Sorry but I'm a technophobe.


----------



## Mrboots2u (May 10, 2013)

Colnago Master said:


> Sorry but I'm a technophobe.


Are you you you pc mac ipad phone browser tapatalk ...?


----------



## The Systemic Kid (Nov 23, 2012)

On the menu bar of each new post, third from right is the upload picture tab. Click on this - make sure 'from this computer' is selected and then click 'choose file' and use it to select the pic you want to appear in your post. Click 'upload' - should appear on your post when you select 'go advanced' button bottom right.


----------



## Mrboots2u (May 10, 2013)

Or using ipad tapatalk click the plus button on the left


----------



## hotmetal (Oct 31, 2013)

I think you ought to post a picture of your bicycle when you get it figured.

I'm wondering if you're the owner of a white Colnago I was talking to in the Paperback coffee shop in South Ealing Road recently.

Then again, I imagine that there are lots of guys into coffee and road bikes. And hifi. And motorbikes. (No wonder I can't afford a flashy coffee machine yet&#8230


----------



## Mouse (Feb 28, 2014)

Be prepared for your photos to potentially end up being every which way... but the right way up









It's all part of the fun of adding a photo for me!


----------



## hotmetal (Oct 31, 2013)

Mouse said:


> Be prepared for your photos to potentially end up being every which way... but the right way up


So long as he knows his panarello from his Pinarello it'll all be good!

(I'll get me coat)


----------



## Alfow (May 9, 2014)

Helpful advice here, thanks.
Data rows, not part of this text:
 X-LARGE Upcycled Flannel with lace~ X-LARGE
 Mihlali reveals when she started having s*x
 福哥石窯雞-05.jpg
Will attempt to add pics of my Pavoni machine in the for sale section soon.


----------



## Colnago Master (May 6, 2014)

hotmetal said:


> I think you ought to post a picture of your bicycle when you get it figured.
> 
> I'm wondering if you're the owner of a white Colnago I was talking to in the Paperback coffee shop in South Ealing Road recently.
> 
> Then again, I imagine that there are lots of guys into coffee and road bikes. And hifi. And motorbikes. (No wonder I can't afford a flashy coffee machine yet&#8230


Mine is a red bike which I posted on another thread showing off my pizza oven. Funny, it's a coffee forum and my machine is knackered which is the original reason for joining the forum.

Now though, continuing the techno illiterate theme, should I get emails when I get replies to my posts?
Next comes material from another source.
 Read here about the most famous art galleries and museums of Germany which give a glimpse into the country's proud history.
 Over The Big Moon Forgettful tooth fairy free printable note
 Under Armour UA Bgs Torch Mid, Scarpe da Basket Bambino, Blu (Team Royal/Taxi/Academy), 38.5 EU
Also tapatalk won't let me log in. I have the option to join or change my password only.


----------



## hotmetal (Oct 31, 2013)

Hi CM. I'm not sure about your Tapatalk issues, but I sometimes have problems with it force closing. When it works I usually have to go back by pressing the orange T and signing in, but not had any problems doing so.
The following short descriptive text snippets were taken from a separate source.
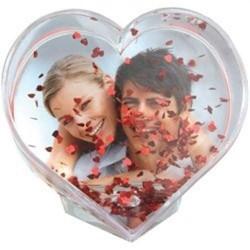 Kalp Şeklinde Su Küresi - Thumbnail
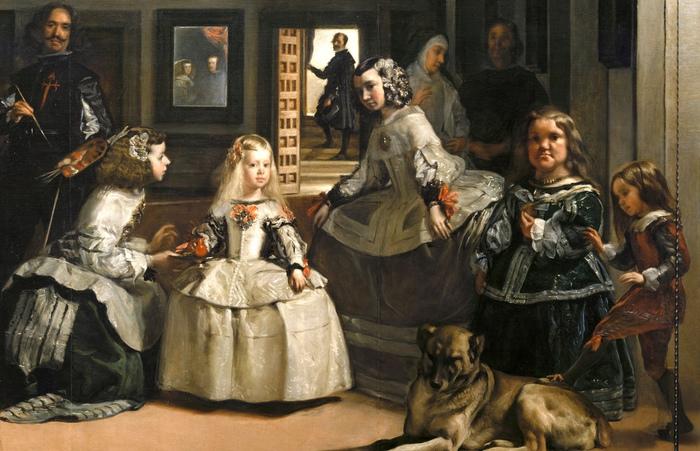 Вышивка, латынь и запрет на смех: Как воспитывали будущих легендарных королев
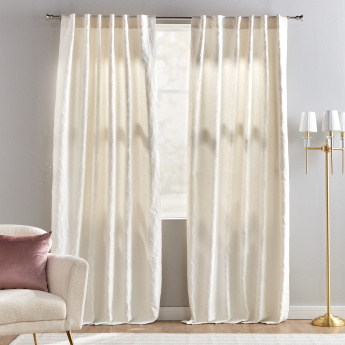Trellis Curtain Pair - 135x240 cms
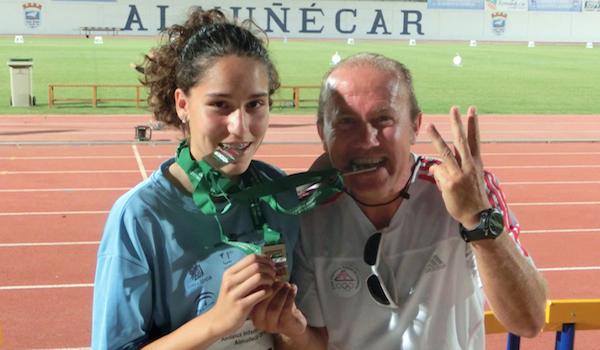 Atletismo Campeonato de Andalucía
I think if you want email notifications to subscribed posts that's a setting in your forum profile that you have to tick. And if you want to enable it on a post by post basis when replying using a Web browser, you have to do it as an 'advanced' or 'full' post rather than a 'quick reply', then it gives you an option at the bottom. (I'm saying this from my experience with a bike forum, so it may be different on here).


----------